— Aim —
Render every line of the listing below as a JSON list of strings, one string per line, skipping blank lines and leaving out the pictures.

— Rows —
- - -

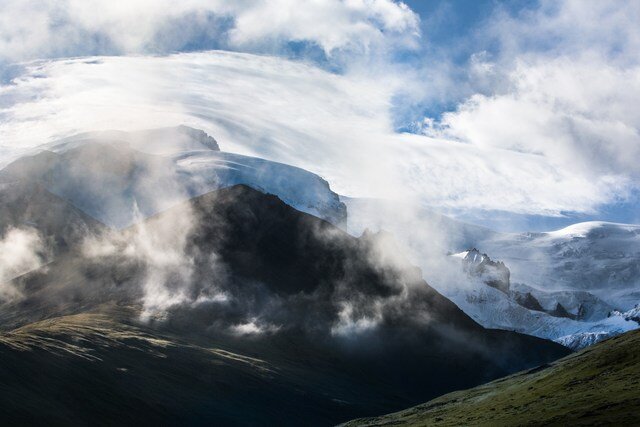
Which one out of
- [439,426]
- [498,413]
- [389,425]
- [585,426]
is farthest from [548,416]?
[389,425]

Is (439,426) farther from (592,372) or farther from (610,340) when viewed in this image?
(610,340)

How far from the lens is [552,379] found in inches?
6619

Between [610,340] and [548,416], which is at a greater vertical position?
[610,340]

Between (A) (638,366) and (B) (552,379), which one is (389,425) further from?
(A) (638,366)

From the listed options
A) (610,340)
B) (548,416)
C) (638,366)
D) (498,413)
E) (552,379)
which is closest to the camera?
(548,416)

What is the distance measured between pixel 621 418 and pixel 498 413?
141 feet

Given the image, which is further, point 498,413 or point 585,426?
point 498,413

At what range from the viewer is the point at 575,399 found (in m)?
131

- - -

— Task solution —
[
  "Which one out of",
  "- [439,426]",
  "- [498,413]",
  "- [389,425]",
  "- [585,426]",
  "is farthest from [548,416]?",
  "[389,425]",
  "Is (439,426) farther from (592,372) or farther from (610,340) when viewed in this image?",
  "(610,340)",
  "How far from the lens is [552,379] found in inches?",
  "6619",
  "Between [610,340] and [548,416], which is at a greater vertical position?",
  "[610,340]",
  "Between (A) (638,366) and (B) (552,379), which one is (389,425) further from?",
  "(A) (638,366)",
  "From the listed options",
  "A) (610,340)",
  "B) (548,416)",
  "C) (638,366)",
  "D) (498,413)",
  "E) (552,379)",
  "which is closest to the camera?",
  "(548,416)",
  "What is the distance measured between pixel 621 418 and pixel 498 413?",
  "141 feet",
  "Given the image, which is further, point 498,413 or point 585,426?",
  "point 498,413",
  "At what range from the viewer is the point at 575,399 found (in m)?",
  "131"
]